# The central limit theorem continued and general concepts of point estimation

04/05/2021

## Instructions:

Use the left and right arrow keys to navigate the presentation forward and backward respectively. You can also use the arrows at the bottom right of the screen to navigate with a mouse.

FAIR USE ACT DISCLAIMER:
This site is for educational purposes only. This website may contain copyrighted material, the use of which has not been specifically authorized by the copyright holders. The material is made available on this website as a way to advance teaching, and copyright-protected materials are used to the extent necessary to make this class function in a distance learning environment. The Fair Use Copyright Disclaimer is under section 107 of the Copyright Act of 1976, allowance is made for “fair use” for purposes such as criticism, comment, news reporting, teaching, scholarship, education and research.

## Outline

• The following topics will be covered in this lecture:

• A review of the central limit theorem
• Applications of the central limit theorem
• Approximate sampling distribution of a difference in sample means
• General concepts in point estimation
• Bias of estimators
• Variance of estimators
• Standard Error

## A review of the central limit theorem

• Suppose that we want to obtain an estimate of a population parameter, where the population is modeled with a random variable $$X$$.

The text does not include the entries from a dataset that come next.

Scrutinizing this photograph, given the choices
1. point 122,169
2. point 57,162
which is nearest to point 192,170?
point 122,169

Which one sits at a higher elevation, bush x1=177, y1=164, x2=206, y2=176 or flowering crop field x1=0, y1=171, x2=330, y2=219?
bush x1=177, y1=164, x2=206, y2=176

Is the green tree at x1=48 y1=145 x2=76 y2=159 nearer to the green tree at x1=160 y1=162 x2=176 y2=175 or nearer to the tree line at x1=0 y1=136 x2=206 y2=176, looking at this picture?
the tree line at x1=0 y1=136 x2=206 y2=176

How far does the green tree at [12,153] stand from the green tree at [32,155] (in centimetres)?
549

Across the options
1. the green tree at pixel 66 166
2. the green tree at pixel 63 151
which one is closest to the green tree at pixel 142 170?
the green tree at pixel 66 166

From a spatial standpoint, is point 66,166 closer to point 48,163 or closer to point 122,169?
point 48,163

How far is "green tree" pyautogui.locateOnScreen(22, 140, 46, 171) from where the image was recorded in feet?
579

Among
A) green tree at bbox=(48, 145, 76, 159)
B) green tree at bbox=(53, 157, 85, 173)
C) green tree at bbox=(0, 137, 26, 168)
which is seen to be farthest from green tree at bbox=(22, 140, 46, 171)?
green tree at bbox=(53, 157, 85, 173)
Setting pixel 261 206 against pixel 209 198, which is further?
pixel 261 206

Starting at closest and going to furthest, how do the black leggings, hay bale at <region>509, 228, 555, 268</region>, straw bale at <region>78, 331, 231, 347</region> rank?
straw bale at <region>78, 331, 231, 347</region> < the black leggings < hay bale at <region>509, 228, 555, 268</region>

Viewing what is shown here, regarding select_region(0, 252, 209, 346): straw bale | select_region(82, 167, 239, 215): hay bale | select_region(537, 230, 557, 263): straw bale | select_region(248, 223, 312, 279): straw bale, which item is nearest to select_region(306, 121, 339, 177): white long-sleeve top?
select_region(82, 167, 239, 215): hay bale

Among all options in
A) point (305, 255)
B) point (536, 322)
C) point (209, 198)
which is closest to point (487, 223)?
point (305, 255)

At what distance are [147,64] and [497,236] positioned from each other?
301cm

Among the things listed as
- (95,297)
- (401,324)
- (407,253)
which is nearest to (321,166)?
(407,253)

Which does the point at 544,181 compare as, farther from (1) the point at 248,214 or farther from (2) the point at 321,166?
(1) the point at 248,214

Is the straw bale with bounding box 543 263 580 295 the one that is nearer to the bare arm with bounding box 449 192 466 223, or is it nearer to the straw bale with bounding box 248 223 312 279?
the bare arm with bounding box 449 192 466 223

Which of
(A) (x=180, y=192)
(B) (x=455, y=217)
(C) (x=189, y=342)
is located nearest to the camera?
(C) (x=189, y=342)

• We know that before the data are collected, the observations are considered to be random variables,

• i.e., we treat an independent sequence of measurements of $$X$$,

$X_1, X_2, \cdots , X_n$

• as random variables all drawn from a parent distribution $$X \sim F(x)$$ (where the CDF will define the distribution).
Random sample
The random variables $$X_1 , X_2, \cdots , X_n$$ are a random sample of size $$n$$ if the $$X_i$$’s are independent random variables and every $$X_i$$ has the same probability distribution.
• We then say that the measurements we obtain are possible outcomes of the sample variables $$\{X_i\}_{i=1}^n$$; particularly, if we make a computation of the sample mean,

$\overline{X} = \frac{1}{n} \sum_{i=1}^n X_i$

the above is treated as a random variable (a linear combination of random variables) which has a random outcome, dependent on the realizations of the $$X_i$$.

### A review of the central limit theorem

• Generally, if we are sampling from a population that has an unknown probability distribution, the sampling distribution of the sample mean will still be approximately normal with mean $$\mu$$ and variance $$\frac{\sigma^2}{n}$$ if the sample size $$n$$ is large.

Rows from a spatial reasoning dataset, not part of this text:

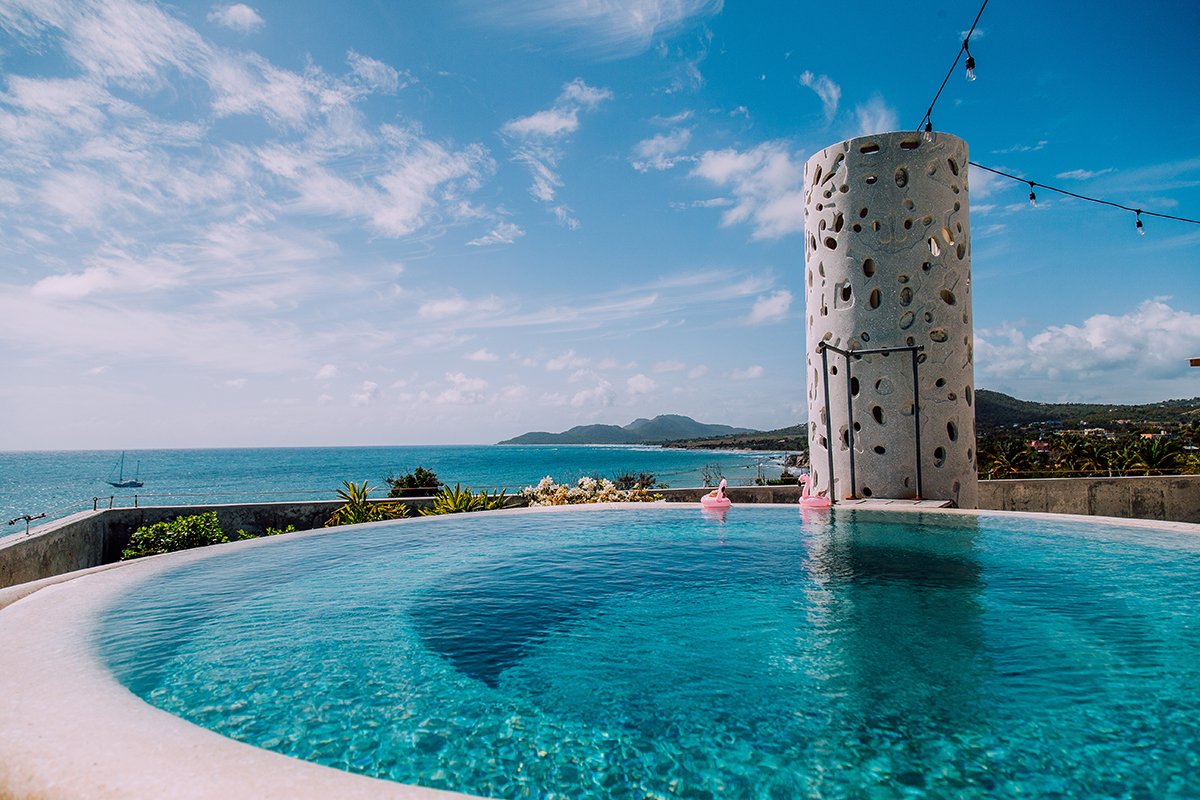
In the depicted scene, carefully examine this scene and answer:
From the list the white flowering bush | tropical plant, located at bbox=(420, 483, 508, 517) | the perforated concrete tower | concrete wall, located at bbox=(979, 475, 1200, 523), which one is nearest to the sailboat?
tropical plant, located at bbox=(420, 483, 508, 517)

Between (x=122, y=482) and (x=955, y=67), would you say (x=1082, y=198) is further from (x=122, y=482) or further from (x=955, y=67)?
(x=122, y=482)

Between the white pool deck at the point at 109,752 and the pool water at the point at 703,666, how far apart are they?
40 cm

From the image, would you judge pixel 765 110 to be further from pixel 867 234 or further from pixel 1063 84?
pixel 1063 84

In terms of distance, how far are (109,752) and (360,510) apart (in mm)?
8779

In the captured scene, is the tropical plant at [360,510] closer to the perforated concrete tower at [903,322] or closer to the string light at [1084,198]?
the perforated concrete tower at [903,322]

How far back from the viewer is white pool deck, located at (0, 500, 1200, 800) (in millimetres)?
1933

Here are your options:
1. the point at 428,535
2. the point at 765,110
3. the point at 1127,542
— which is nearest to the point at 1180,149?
the point at 765,110

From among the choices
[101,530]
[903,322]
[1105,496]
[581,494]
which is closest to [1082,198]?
[903,322]

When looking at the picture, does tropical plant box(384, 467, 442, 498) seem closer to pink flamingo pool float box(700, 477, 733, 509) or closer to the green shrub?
the green shrub

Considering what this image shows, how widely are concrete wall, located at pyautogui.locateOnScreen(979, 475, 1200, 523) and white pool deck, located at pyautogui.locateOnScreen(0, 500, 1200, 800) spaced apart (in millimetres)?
13482

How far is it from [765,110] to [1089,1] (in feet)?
15.6

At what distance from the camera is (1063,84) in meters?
10.7

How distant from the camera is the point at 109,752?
7.14ft

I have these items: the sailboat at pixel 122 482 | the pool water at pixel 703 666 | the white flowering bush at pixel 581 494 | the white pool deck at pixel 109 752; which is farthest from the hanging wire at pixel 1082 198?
the sailboat at pixel 122 482
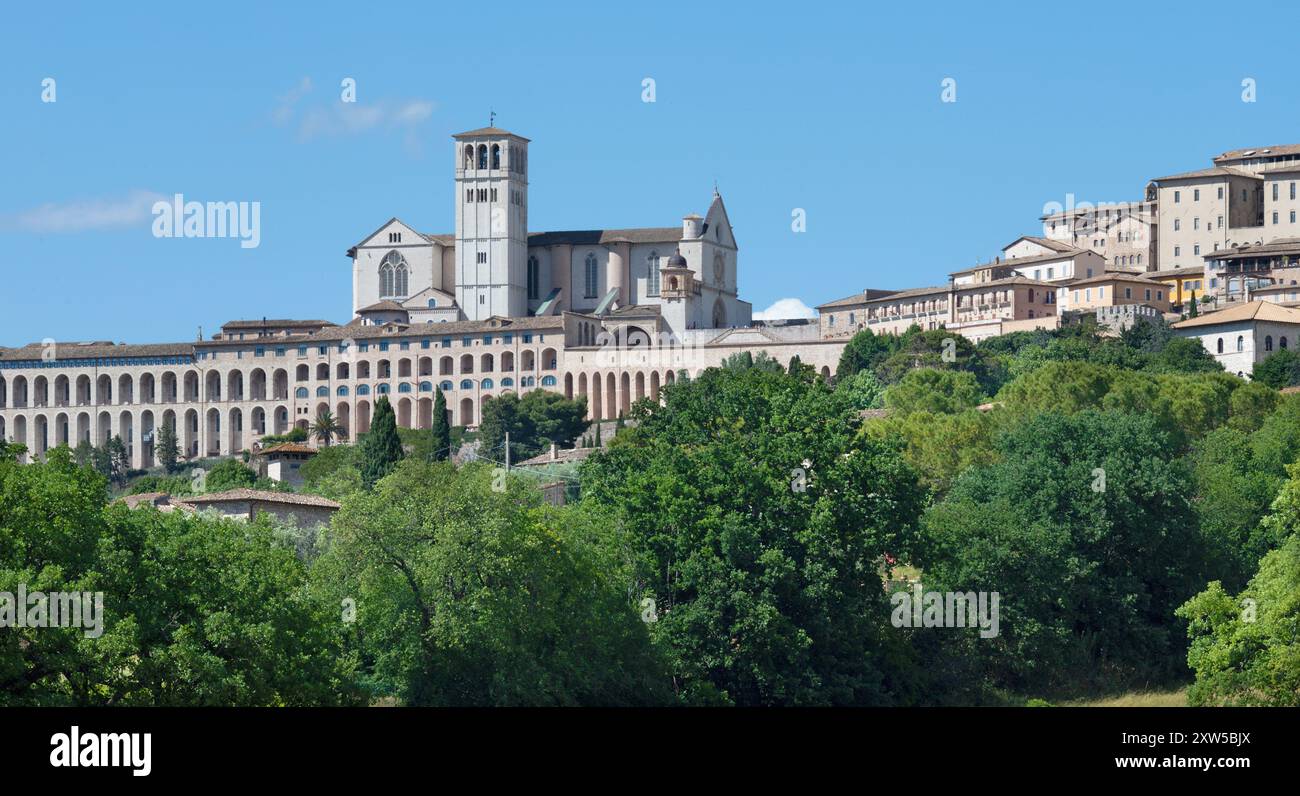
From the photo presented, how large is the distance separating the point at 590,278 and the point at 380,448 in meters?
51.9

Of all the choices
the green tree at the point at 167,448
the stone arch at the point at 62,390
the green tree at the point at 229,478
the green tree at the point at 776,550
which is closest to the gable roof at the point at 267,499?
the green tree at the point at 776,550

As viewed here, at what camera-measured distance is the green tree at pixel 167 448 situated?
131 meters

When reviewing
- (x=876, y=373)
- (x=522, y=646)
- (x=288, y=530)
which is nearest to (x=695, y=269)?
(x=876, y=373)

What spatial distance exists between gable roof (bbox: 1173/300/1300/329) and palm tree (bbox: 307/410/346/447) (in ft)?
150

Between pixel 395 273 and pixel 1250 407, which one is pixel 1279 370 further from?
pixel 395 273

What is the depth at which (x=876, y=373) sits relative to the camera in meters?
112

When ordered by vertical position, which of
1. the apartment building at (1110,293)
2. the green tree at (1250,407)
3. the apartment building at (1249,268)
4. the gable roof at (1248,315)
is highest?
the apartment building at (1249,268)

• This is one of the most useful theorems in statistics, called the central limit theorem:

The central limit theorem
Let $$X_1 , X_2 , \cdots , X_n$$ be a random sample of size $$n$$ taken from a population with mean $$\mu$$ and finite variance $$\sigma^2$$ and $$\overline{X}$$ be the sample mean. Then the limiting form of the distribution of $Z = \frac{\overline{X} - \mu}{\frac{\sigma}{\sqrt{n}}}$ as $$n \rightarrow \infty$$ is the standard normal distribution.
• Put another way, for $$n$$ sufficiently large, $$\overline{X}$$ has approximately a $$N\left(\mu, \frac{\sigma^2}{n}\right)$$ distribution – this says the following.

• Suppose we take a sample of size $$n$$ and compute the sample mean $$\overline{X}$$.
• Then suppose we replicate this sample and record the observed realizations for the sample mean $$\overline{x}_1, \overline{x}_2, \cdots$$.
• If the sample size $$n$$ is lage, these data points $$\overline{x}_1, \cdots$$ will be approximately bell shaped with the following properties:
• the bell will be centered approximately at $$\mu$$, the true population mean;
• the spread of the data around the center will be given by approximately by the standard deviation $$\frac{\sigma}{\sqrt{n}}$$.
• Particularly, if $$n$$ is very large, the observed sample means will be very close to the center (the true mean).

### Central limit theorem continued

• As a visualization of the concept, suppose again that we have a random sample indexed by $$j$$ $X_{j,1}, \cdots, X_{j,n}.$
• We will make replications for $$j=1,\cdots,m$$ and get a random variable for sample mean indexed by $$j$$, $\overline{X}_j = \frac{1}{n}\sum_{i=1}^n X_{j,i}.$
• When we observe a realization of $$\overline{X}_j=\overline{x}_j$$ or respectively the sample $X_{j,1}=x_{j,1}, \cdots, X_{j,n}=x_{j,n},$ we record these fixed numerical values.